WHAT IS BEING ASKED: Beneath this task are records; print exactly the stretch of them from the line with "New Zealand, site EFH_HCAMH06, 2020-02-24" through the line with "A: Mouse (Mus).", both ends included.

-------- DATA FOR ANALYSIS

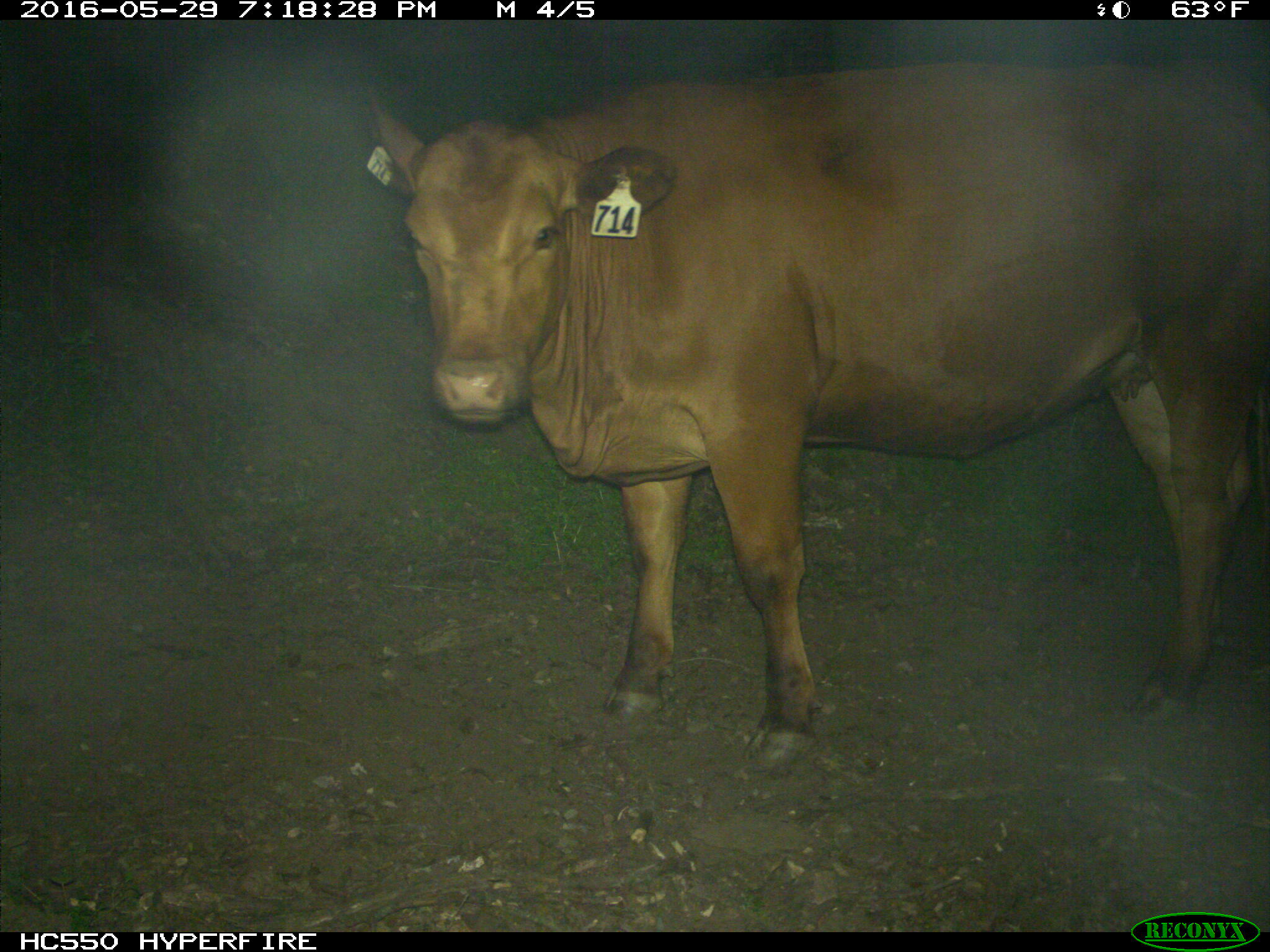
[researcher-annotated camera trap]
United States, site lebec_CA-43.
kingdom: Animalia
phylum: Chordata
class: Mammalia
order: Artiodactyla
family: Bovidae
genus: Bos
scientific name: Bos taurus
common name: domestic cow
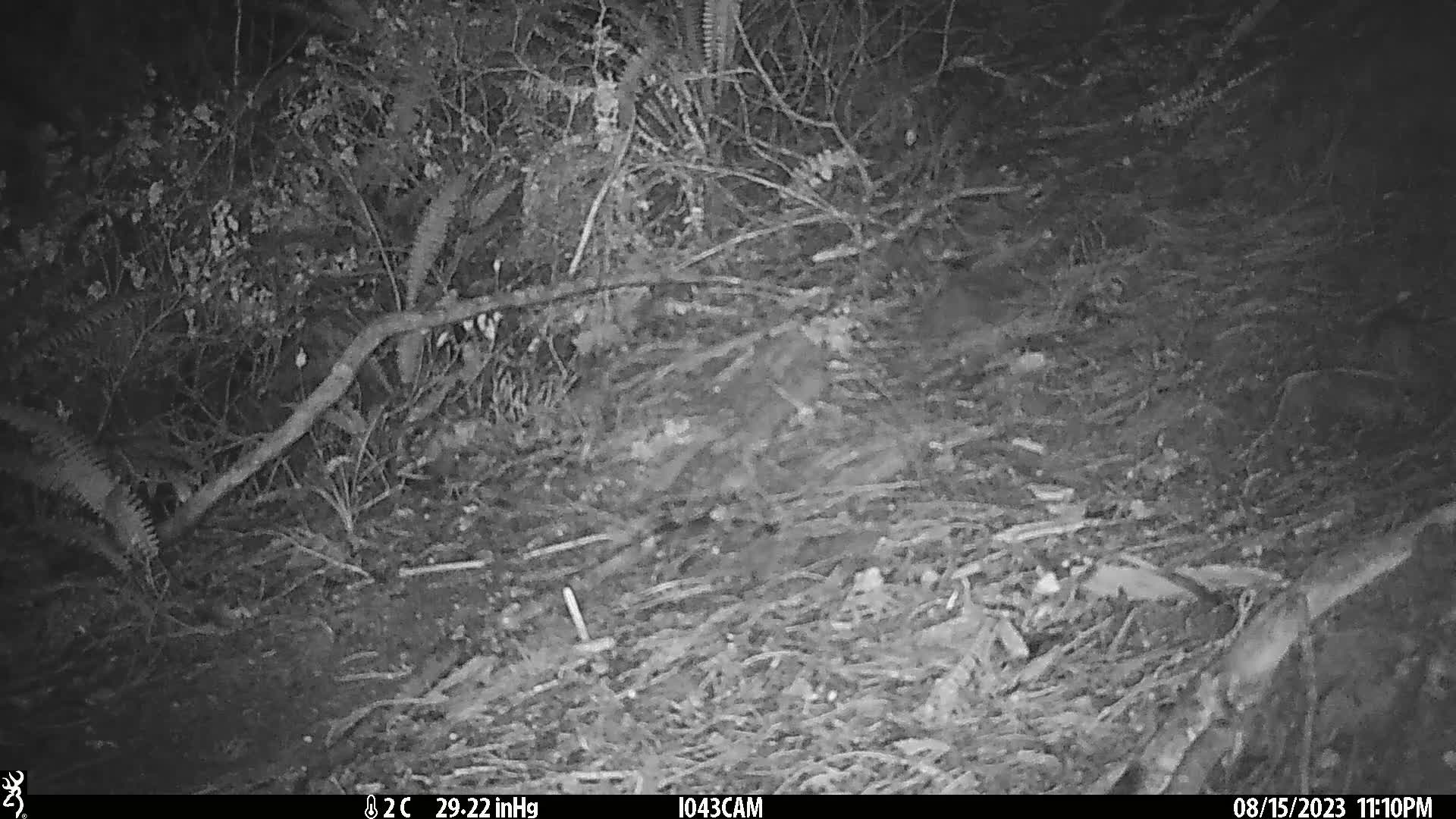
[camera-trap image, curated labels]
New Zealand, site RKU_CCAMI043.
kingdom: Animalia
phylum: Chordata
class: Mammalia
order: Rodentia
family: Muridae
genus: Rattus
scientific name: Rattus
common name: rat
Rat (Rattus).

----------------
-------- DATA FOR ANALYSIS

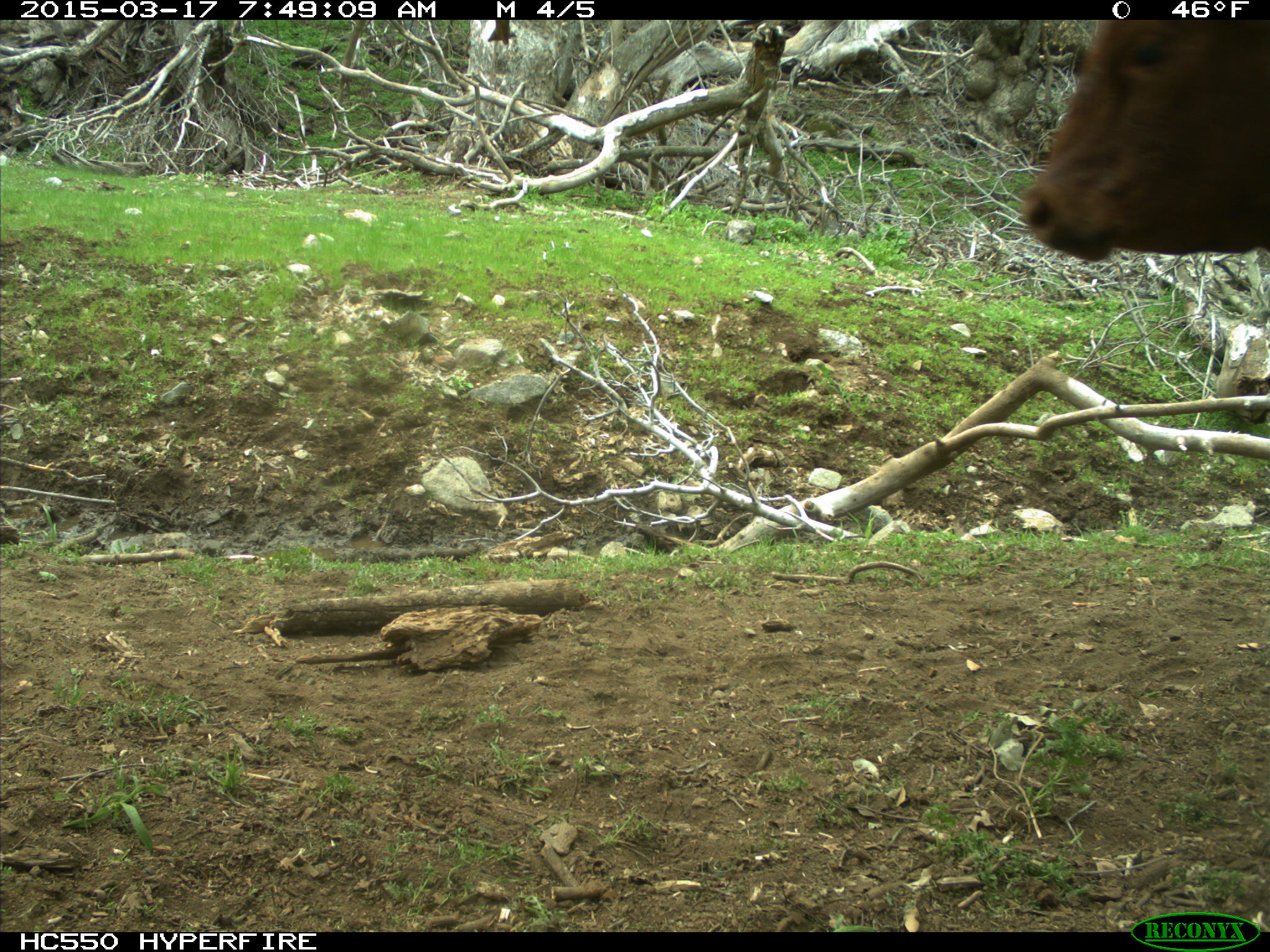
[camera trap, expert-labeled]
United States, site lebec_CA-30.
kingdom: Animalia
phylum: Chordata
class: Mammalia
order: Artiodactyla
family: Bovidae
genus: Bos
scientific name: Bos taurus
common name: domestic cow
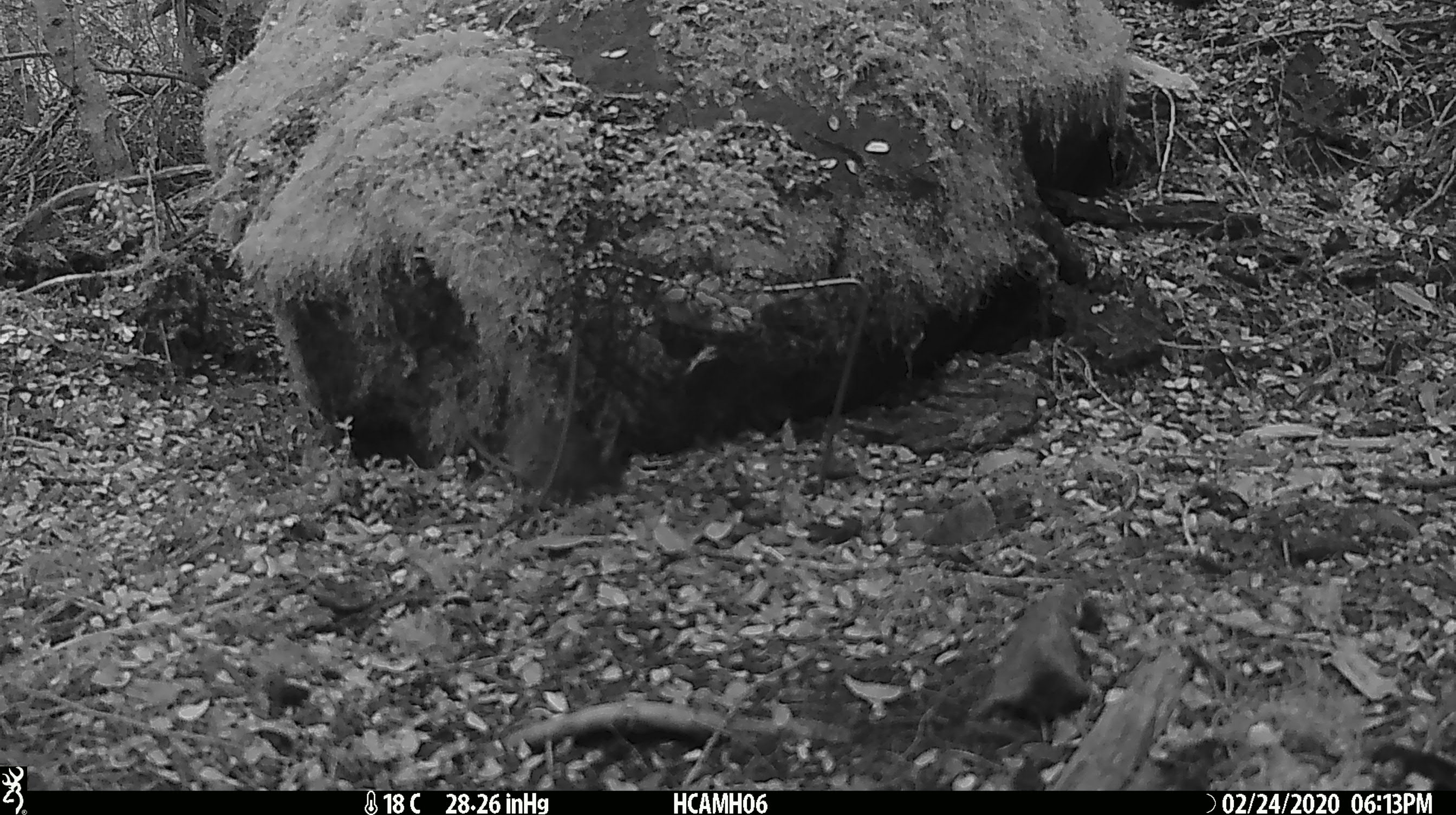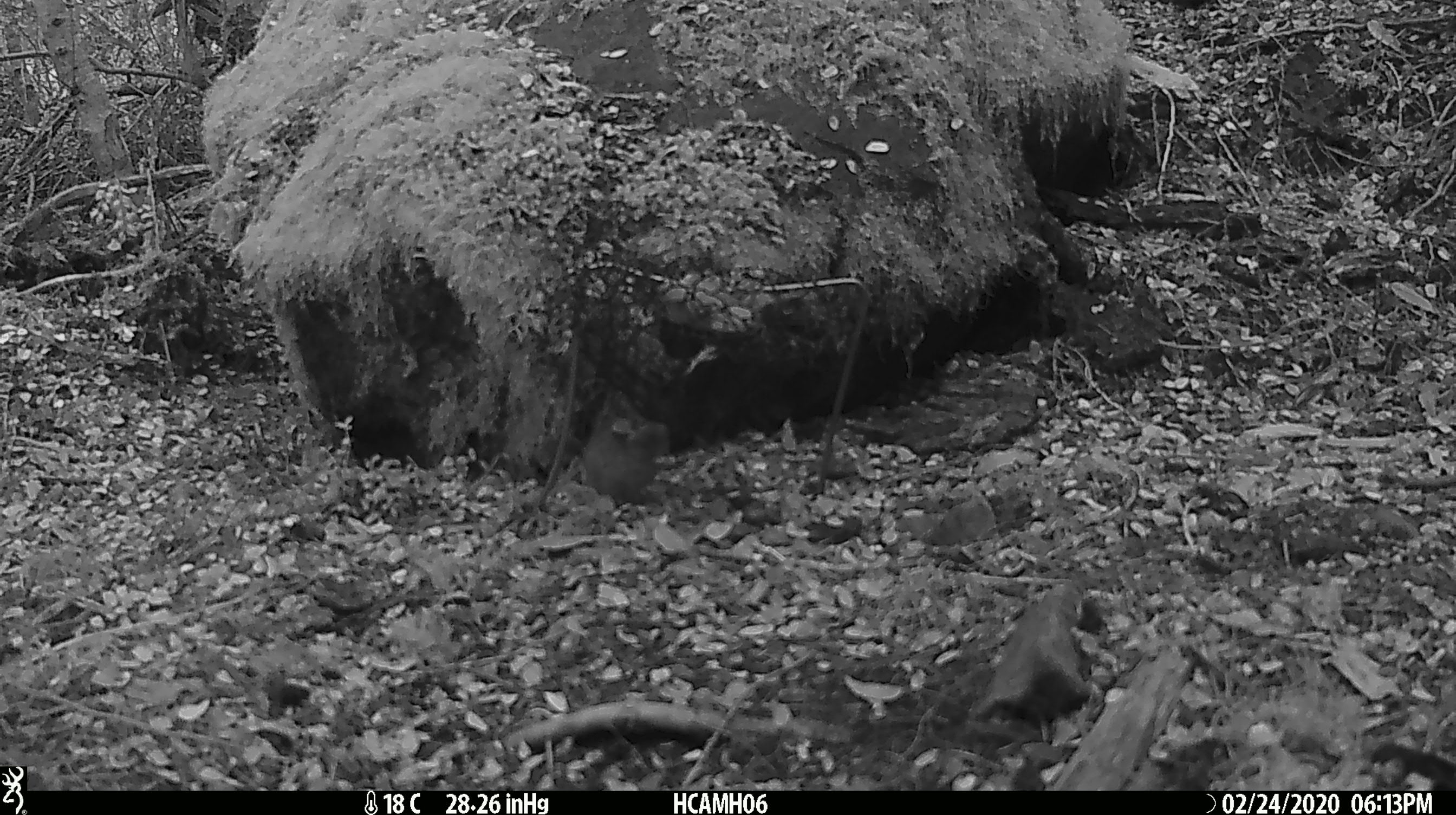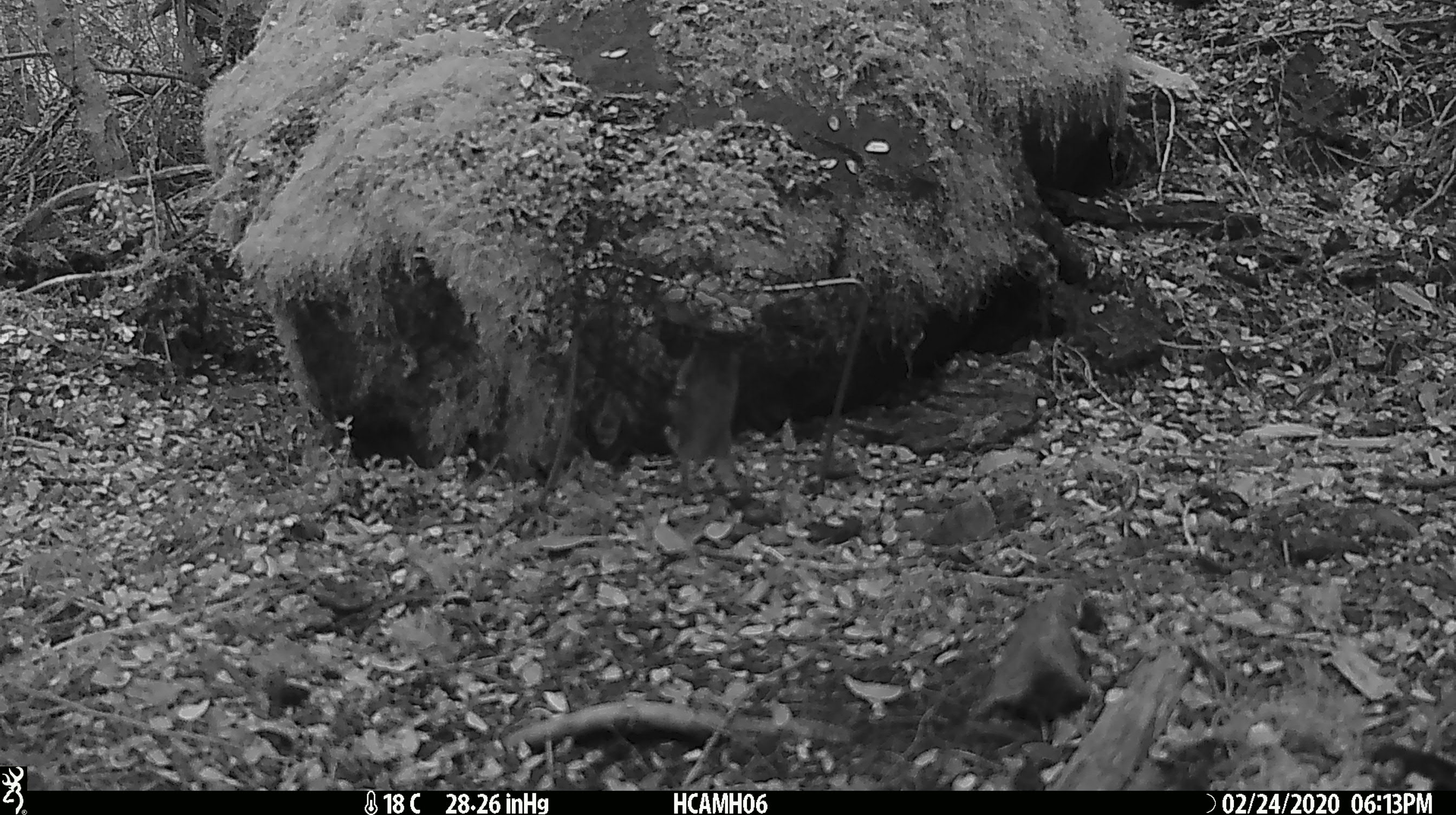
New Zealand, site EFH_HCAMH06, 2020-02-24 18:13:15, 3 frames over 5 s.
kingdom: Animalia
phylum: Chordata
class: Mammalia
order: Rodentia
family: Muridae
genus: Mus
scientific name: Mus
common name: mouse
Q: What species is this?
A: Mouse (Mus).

----------------

OUTPUT OF THE TASK:
New Zealand, site EFH_HCAMH06, 2020-02-24 18:13:15, 3 frames over 5 s.
kingdom: Animalia
phylum: Chordata
class: Mammalia
order: Rodentia
family: Muridae
genus: Mus
scientific name: Mus
common name: mouse
Q: What species is this?
A: Mouse (Mus).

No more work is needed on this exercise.